[Records of spatial reasoning questions]
-*-

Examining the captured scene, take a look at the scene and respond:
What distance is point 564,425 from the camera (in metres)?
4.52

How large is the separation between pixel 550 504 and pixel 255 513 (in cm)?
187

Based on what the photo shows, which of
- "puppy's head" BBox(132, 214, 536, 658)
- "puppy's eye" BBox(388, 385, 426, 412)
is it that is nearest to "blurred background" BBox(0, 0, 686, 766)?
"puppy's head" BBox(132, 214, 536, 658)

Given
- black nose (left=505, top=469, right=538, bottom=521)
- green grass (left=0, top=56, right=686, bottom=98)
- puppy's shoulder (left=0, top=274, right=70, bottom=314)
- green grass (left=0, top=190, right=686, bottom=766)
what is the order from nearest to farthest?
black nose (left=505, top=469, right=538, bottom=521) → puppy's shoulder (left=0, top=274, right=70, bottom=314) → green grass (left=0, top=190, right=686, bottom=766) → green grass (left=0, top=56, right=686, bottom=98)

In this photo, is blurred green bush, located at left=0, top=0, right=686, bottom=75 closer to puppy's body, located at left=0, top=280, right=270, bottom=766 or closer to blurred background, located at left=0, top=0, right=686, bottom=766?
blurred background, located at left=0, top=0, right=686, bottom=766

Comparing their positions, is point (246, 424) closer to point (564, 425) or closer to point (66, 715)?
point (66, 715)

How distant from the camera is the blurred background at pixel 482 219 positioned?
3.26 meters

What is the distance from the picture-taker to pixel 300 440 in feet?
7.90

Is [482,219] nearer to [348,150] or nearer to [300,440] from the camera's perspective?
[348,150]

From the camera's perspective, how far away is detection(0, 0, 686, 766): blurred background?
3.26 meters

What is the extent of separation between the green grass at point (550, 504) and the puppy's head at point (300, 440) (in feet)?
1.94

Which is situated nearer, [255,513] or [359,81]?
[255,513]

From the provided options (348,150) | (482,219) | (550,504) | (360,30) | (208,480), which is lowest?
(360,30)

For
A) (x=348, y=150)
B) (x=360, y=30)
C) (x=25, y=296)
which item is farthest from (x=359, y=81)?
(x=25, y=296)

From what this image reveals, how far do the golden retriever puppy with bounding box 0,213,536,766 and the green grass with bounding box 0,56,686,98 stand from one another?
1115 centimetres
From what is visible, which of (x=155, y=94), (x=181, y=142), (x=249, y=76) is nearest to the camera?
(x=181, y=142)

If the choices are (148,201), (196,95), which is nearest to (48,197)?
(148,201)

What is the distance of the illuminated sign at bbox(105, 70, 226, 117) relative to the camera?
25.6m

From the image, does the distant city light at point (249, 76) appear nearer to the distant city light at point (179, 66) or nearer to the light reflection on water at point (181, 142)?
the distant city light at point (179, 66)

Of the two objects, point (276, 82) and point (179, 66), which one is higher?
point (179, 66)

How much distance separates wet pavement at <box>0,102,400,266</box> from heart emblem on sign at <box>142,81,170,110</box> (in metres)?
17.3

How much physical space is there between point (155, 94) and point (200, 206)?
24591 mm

-*-

▸ Given problem:
Nothing should be left out: repeat all of the data exactly.

▸ Final result:
Examining the captured scene, take a look at the scene and respond:
What distance is point 564,425 from the camera (in metres)?
4.52

How large is the separation between pixel 550 504 and pixel 255 513 (in cm)?
187

Based on what the photo shows, which of
- "puppy's head" BBox(132, 214, 536, 658)
- "puppy's eye" BBox(388, 385, 426, 412)
is it that is nearest to "blurred background" BBox(0, 0, 686, 766)?
"puppy's head" BBox(132, 214, 536, 658)

Given
- black nose (left=505, top=469, right=538, bottom=521)
- green grass (left=0, top=56, right=686, bottom=98)
- puppy's shoulder (left=0, top=274, right=70, bottom=314)
- green grass (left=0, top=190, right=686, bottom=766)
what is the order from nearest to farthest?
black nose (left=505, top=469, right=538, bottom=521) → puppy's shoulder (left=0, top=274, right=70, bottom=314) → green grass (left=0, top=190, right=686, bottom=766) → green grass (left=0, top=56, right=686, bottom=98)

In this photo, is blurred green bush, located at left=0, top=0, right=686, bottom=75 closer to puppy's body, located at left=0, top=280, right=270, bottom=766 or closer to blurred background, located at left=0, top=0, right=686, bottom=766?
blurred background, located at left=0, top=0, right=686, bottom=766

Comparing their positions, is point (246, 424) closer to point (564, 425) or closer to point (66, 715)?
point (66, 715)

How distant from the camera is the blurred background at pixel 482 219 positioned?
3.26 meters

What is the distance from the picture-taker to pixel 300 440 in feet?
7.90

Is [482,219] nearer to [348,150] or nearer to [300,440] from the camera's perspective?
[348,150]

From the camera's perspective, how far away is detection(0, 0, 686, 766): blurred background?
3.26 meters

What is the extent of separation between the green grass at point (550, 504) and the puppy's head at point (300, 440) (in feet)?
1.94

Which is situated nearer, [255,513] or [359,81]?
[255,513]

From the provided options (348,150) | (482,219) | (550,504) | (360,30) | (208,480), which is lowest?
(360,30)

For
A) (x=348, y=150)
B) (x=360, y=30)
C) (x=25, y=296)
which item is farthest from (x=359, y=81)?
(x=25, y=296)

From what this image reveals, how far do the golden retriever puppy with bounding box 0,213,536,766 and the green grass with bounding box 0,56,686,98 stand from one another?
1115 centimetres
From what is visible, which of (x=155, y=94), (x=181, y=142), (x=249, y=76) is nearest to the camera?
(x=181, y=142)

If the choices are (148,201), (196,95), which is nearest to (48,197)?
(148,201)

What is the distance of the illuminated sign at bbox(105, 70, 226, 117) relative to the camera?
25.6m

From the image, does the distant city light at point (249, 76) appear nearer to the distant city light at point (179, 66) or nearer to the light reflection on water at point (181, 142)?
the distant city light at point (179, 66)

Of the two objects, point (276, 82) and point (179, 66), which one is higher?
point (179, 66)

How much distance separates wet pavement at <box>0,102,400,266</box> from heart emblem on sign at <box>142,81,170,110</box> (in metres)?
17.3

How much physical space is there between point (155, 94) and point (200, 206)?
24591 mm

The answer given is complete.